• Task item:
Can you pick up the documentation of the key-term evaluation function below and continue it from its last line?

• Excerpt:
____
Evaluates a single key term entry from a legal document against four key criteria: **groundedness**, **coherence**, **relevance**, and **fluency** using Azure/OpenAI evaluation models. The function appends the evaluated scores and metadata into a running results DataFrame.

#### **Parameters**
- `entry` (`dict`):  
  A dictionary containing:
  - `'Key Term Name'` (`str`): The name of the legal clause (e.g., "Payment Terms").
  - `'query'` (`str`): The search query or clause being evaluated.
  - `'context'` (`str`): The document snippet or paragraph from which the ground truth is extracted.
  - `'ground_truth'` (`str`): The verbatim text from the document associated with the key term.
  - `'llm_response'` (`str`): The output provided by the LLM (optional for evaluation comparison).
____
• Data:

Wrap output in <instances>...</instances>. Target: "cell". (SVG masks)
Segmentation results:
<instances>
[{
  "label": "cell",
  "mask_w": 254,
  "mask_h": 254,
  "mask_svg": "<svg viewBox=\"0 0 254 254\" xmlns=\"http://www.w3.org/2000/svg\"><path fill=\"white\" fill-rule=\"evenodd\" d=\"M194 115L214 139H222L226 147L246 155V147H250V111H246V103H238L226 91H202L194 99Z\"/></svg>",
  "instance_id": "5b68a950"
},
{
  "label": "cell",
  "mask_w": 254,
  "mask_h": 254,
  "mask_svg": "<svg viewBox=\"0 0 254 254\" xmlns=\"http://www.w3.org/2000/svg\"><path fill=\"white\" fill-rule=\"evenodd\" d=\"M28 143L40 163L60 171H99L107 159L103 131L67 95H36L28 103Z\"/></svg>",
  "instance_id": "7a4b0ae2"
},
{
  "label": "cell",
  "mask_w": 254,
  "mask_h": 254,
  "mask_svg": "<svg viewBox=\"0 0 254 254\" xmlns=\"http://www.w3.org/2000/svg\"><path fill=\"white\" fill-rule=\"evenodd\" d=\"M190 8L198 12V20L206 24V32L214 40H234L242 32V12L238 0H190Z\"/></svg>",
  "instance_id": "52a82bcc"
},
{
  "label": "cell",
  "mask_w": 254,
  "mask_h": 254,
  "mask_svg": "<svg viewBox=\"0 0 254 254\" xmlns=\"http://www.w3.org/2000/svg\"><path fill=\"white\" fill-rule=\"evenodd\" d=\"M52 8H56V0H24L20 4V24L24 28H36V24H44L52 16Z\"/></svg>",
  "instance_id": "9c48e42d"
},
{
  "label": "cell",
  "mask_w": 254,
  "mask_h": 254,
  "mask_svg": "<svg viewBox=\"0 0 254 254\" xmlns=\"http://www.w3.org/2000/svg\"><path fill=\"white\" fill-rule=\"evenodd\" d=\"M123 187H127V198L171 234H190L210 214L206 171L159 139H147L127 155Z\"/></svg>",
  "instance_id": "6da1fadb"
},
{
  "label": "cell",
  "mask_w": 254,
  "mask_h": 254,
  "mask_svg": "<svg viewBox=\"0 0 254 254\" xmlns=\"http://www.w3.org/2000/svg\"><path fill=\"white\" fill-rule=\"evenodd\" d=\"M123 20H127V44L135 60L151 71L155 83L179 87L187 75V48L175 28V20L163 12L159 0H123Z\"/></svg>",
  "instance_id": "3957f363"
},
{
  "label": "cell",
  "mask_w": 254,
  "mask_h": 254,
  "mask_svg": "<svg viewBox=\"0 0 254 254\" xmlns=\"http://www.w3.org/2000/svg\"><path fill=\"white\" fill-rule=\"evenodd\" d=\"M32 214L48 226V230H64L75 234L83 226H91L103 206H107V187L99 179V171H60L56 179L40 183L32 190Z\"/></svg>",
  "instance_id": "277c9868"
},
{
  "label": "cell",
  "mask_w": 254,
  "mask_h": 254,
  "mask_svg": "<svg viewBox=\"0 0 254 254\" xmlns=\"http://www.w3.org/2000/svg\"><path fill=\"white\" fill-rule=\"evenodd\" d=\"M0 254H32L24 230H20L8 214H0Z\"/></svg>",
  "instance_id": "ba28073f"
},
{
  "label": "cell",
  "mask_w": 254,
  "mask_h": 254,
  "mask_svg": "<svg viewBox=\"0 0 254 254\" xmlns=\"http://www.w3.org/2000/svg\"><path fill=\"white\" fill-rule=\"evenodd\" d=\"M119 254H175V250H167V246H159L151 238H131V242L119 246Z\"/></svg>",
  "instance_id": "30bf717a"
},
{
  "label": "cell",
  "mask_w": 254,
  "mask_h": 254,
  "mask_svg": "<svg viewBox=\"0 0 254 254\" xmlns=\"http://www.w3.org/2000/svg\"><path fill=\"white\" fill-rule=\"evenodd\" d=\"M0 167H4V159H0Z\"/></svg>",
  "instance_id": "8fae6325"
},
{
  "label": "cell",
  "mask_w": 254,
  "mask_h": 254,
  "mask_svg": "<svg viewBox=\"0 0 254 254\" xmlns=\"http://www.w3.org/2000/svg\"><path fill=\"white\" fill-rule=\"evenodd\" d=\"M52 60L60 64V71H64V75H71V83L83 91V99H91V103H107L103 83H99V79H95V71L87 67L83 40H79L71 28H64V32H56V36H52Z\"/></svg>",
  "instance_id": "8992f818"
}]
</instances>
____
• Expected answer:
- `results_df` (`pd.DataFrame`):  
  The running dataframe to which the evaluated result will be appended.

#### **Returns**
- `pd.DataFrame`:  
  A new DataFrame with one additional row containing:
  - Key Term Name
  - Context
  - Query
  - Ground Truth
  - LLM Response
  - Groundedness Score
  - Coherence Score
  - Relevance Score
  - Fluency Score

#### **Dependencies**
- `truncate_text(text, max_length)` - helper function to shorten long queries for console output.
- `groundedness_eval`, `coherence_eval`, `relevance_eval`, `fluency_eval` - initialized Azure or OpenAI evaluation objects.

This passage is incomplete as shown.